According to ResourceRecovery.biz, the Commonwealth Government has commissioned a major assessment of Australia’s current and future hazardous waste infrastructure needs and capacity.
The study is to be undertaken by Blue Environment in association with Randell Environmental Consulting and ENVIRON Australia. It will involve developing scenarios for future quantities of hazardous waste and a simultaneous research and consultation program, encompassing industry and state governments.
The final phase will put these two elements together to work out areas where current infrastructure may be inadequate for the future, with the project running until early 2015.
Lead author of the study and director of Blue Environment, Dr Joe Pickin, said the report including the data collected will be published on the Commonwealth Department of the Environment website, as well as being shared with Geoscience Australia for updating their database of Australia’s waste-related infrastructure.

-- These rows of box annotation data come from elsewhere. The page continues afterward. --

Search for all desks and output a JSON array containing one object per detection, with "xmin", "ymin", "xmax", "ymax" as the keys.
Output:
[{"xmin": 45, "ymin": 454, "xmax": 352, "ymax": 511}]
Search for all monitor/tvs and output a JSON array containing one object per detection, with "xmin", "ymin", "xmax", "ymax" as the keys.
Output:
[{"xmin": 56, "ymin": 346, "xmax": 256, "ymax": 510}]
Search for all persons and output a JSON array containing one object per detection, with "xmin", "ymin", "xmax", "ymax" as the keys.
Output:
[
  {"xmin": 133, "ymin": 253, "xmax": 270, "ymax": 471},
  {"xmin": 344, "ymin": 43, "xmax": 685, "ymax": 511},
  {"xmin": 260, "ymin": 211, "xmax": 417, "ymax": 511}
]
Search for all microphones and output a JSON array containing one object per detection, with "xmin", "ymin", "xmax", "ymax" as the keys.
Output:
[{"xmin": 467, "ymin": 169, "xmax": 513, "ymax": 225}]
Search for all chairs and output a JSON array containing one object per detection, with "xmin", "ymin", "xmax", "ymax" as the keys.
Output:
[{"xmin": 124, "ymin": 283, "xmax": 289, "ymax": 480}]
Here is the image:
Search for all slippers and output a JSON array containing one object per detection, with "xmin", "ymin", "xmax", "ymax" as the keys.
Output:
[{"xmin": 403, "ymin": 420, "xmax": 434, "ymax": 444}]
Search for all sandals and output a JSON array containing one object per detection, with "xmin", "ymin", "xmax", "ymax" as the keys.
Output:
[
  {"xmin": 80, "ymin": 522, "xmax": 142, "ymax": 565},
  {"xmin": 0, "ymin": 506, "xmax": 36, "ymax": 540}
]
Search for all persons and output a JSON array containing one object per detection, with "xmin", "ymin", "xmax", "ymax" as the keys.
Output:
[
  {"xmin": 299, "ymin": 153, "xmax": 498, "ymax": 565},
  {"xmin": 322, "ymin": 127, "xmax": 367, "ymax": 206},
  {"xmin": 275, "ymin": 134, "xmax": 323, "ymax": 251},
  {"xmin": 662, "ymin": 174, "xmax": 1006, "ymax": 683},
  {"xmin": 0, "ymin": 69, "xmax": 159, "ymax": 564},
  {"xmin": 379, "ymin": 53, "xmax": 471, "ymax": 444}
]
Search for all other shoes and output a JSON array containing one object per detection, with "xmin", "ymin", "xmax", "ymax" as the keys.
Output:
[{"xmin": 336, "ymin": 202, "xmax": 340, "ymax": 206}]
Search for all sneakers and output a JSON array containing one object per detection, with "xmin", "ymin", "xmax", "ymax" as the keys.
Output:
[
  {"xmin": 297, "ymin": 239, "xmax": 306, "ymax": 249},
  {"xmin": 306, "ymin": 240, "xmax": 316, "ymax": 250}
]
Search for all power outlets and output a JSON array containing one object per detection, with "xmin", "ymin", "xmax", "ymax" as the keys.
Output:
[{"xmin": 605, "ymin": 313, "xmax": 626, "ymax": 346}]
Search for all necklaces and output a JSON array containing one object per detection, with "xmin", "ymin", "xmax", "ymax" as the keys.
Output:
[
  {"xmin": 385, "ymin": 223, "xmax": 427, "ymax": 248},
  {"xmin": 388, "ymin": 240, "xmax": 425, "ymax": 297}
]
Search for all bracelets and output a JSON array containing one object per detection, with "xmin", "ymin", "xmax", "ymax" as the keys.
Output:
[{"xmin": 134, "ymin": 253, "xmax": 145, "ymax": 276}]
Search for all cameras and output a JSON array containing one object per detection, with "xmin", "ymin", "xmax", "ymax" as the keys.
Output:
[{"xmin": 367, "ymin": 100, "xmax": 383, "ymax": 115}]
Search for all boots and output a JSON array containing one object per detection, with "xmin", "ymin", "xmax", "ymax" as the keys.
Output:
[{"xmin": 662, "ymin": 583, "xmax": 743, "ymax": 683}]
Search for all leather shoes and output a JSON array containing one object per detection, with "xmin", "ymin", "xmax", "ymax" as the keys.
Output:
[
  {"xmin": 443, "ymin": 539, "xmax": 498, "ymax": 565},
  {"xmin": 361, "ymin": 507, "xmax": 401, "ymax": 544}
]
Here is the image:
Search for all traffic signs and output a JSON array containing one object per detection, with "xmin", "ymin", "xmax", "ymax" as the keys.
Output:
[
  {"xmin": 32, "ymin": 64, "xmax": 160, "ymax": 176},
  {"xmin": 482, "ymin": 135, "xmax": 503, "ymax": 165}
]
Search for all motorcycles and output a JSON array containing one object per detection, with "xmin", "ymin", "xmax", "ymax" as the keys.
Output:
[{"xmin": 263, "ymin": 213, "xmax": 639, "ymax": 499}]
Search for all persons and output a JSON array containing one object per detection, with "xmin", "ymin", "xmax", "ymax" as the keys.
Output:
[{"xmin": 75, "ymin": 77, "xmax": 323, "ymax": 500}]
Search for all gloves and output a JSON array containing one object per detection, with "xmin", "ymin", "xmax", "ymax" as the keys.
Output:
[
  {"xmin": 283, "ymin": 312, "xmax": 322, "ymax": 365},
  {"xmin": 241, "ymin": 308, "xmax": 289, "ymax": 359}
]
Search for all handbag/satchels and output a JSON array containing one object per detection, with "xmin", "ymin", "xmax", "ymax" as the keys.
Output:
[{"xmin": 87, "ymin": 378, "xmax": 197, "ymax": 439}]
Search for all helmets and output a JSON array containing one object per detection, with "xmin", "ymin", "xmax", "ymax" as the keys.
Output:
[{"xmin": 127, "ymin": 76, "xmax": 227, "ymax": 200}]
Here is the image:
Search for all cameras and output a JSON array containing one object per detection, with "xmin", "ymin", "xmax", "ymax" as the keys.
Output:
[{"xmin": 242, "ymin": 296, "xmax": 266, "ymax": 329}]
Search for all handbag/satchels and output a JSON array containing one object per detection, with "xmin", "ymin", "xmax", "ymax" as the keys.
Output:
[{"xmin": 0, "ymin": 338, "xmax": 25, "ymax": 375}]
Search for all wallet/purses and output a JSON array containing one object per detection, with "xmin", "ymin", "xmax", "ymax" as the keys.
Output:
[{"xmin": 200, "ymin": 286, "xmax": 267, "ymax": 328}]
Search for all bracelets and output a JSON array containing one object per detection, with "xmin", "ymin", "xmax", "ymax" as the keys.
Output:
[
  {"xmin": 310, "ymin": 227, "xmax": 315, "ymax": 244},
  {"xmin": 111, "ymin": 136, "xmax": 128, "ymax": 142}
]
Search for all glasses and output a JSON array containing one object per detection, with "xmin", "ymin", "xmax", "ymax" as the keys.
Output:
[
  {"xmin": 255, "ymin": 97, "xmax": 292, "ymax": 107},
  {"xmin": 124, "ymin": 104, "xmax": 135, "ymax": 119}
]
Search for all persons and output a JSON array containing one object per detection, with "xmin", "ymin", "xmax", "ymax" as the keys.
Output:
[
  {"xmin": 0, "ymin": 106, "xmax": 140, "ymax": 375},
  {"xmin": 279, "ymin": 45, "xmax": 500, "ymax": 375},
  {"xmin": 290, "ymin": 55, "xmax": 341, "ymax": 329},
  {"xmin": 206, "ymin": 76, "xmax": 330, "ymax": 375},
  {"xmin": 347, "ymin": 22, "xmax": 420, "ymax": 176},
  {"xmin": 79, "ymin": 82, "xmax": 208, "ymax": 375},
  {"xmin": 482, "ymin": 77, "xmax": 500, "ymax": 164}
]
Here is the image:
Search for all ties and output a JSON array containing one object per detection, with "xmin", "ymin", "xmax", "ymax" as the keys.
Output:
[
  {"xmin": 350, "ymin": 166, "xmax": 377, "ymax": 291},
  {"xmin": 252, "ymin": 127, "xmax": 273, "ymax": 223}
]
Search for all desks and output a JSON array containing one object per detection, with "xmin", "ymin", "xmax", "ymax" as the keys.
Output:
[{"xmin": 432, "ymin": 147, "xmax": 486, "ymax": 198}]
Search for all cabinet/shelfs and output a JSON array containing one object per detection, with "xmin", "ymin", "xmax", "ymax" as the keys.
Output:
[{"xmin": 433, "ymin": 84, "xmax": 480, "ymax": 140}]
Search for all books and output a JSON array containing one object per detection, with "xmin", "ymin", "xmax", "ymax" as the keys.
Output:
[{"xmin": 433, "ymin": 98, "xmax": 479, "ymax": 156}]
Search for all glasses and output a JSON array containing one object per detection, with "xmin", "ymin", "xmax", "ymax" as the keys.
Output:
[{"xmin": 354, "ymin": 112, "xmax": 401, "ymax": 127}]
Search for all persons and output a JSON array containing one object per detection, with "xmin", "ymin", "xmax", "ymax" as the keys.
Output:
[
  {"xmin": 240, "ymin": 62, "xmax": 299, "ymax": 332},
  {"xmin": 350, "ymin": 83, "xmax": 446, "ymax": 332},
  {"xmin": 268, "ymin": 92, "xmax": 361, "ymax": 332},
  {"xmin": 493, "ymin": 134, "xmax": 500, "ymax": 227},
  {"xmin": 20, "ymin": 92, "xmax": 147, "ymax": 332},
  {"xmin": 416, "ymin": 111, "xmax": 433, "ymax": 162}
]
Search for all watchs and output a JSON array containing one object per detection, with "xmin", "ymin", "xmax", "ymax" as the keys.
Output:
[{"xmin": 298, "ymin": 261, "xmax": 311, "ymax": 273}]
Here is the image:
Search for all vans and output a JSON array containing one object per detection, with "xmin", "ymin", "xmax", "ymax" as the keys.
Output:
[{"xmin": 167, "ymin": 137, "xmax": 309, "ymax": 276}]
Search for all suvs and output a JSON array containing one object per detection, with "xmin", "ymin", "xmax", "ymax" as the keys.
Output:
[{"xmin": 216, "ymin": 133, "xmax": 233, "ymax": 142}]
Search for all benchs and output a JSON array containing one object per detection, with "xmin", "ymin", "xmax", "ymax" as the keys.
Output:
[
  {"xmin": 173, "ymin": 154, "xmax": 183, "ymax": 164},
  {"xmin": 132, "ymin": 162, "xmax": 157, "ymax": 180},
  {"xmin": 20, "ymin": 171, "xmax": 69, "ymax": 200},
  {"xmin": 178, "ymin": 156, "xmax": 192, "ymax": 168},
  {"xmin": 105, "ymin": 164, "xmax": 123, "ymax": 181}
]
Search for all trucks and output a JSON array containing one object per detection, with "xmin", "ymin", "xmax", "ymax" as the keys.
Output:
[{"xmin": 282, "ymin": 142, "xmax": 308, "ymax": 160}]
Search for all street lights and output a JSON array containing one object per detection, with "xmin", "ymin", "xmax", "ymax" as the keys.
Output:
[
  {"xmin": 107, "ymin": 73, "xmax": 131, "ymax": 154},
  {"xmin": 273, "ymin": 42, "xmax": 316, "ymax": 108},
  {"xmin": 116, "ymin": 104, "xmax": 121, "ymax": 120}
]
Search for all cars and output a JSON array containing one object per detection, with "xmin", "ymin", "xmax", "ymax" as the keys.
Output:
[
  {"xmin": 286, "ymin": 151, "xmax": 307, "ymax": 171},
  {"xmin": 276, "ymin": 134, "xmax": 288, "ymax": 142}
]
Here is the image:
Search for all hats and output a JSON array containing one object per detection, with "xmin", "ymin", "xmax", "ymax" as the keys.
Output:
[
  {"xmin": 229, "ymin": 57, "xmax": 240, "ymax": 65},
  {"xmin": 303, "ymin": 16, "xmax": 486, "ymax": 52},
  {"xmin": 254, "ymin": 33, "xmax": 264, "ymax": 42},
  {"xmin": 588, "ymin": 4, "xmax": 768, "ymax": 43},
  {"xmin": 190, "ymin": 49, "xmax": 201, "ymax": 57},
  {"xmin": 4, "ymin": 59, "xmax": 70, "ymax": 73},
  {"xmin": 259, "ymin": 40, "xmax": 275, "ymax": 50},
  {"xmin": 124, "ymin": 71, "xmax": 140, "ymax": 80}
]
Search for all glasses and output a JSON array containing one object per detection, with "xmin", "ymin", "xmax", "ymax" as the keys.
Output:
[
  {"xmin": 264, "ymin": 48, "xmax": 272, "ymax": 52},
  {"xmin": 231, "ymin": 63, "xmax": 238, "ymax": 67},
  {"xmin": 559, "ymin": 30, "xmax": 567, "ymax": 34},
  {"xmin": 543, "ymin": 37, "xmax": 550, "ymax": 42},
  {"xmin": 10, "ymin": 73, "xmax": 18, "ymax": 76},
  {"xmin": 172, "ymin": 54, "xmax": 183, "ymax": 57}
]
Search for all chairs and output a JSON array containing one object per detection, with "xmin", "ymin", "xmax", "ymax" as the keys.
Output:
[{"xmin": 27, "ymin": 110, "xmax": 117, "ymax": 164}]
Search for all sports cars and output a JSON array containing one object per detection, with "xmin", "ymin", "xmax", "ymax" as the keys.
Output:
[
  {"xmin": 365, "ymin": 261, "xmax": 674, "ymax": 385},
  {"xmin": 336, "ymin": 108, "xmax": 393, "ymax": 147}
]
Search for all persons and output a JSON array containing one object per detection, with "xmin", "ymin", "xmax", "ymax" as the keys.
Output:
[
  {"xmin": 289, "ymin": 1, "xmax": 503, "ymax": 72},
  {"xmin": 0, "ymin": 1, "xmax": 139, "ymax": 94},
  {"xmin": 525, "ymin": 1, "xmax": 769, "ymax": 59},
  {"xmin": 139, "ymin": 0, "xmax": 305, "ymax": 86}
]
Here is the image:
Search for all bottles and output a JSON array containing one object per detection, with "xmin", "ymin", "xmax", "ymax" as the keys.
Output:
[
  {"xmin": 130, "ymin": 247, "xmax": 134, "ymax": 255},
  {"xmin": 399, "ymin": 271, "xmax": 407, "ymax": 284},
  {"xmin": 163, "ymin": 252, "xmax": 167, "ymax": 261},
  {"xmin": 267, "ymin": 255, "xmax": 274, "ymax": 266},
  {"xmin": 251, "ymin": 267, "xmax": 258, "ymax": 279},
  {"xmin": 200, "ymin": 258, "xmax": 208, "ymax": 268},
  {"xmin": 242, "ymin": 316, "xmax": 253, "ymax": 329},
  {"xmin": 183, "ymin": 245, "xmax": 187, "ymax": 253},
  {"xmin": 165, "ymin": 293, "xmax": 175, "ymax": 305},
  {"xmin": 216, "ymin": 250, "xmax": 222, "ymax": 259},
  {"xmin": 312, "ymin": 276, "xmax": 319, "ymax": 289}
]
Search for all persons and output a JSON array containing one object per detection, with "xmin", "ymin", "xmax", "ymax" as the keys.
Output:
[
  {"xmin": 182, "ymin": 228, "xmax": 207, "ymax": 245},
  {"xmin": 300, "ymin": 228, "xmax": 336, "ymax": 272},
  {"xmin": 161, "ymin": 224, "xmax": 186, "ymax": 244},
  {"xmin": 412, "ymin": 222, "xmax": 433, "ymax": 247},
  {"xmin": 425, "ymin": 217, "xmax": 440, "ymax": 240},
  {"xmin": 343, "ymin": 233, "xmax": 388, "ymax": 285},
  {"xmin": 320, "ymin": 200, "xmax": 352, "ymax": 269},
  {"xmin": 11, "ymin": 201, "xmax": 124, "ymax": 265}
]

Pickin said the study will focus on all liquid and solid hazardous wastes, including manufacturing wastes, contaminated soils and asbestos.
An important aspect of the project is an assessment of capacity to deal with the persistent organic pollutants (POPs) that have been added to the Stockholm Convention since 2009.
Pickin also highlighted contaminated biosolids, of which large stockpiles exist, as another important element of the study. He noted that hazardous landfill capacity will be a key issue, particularly in Victoria and Tasmania.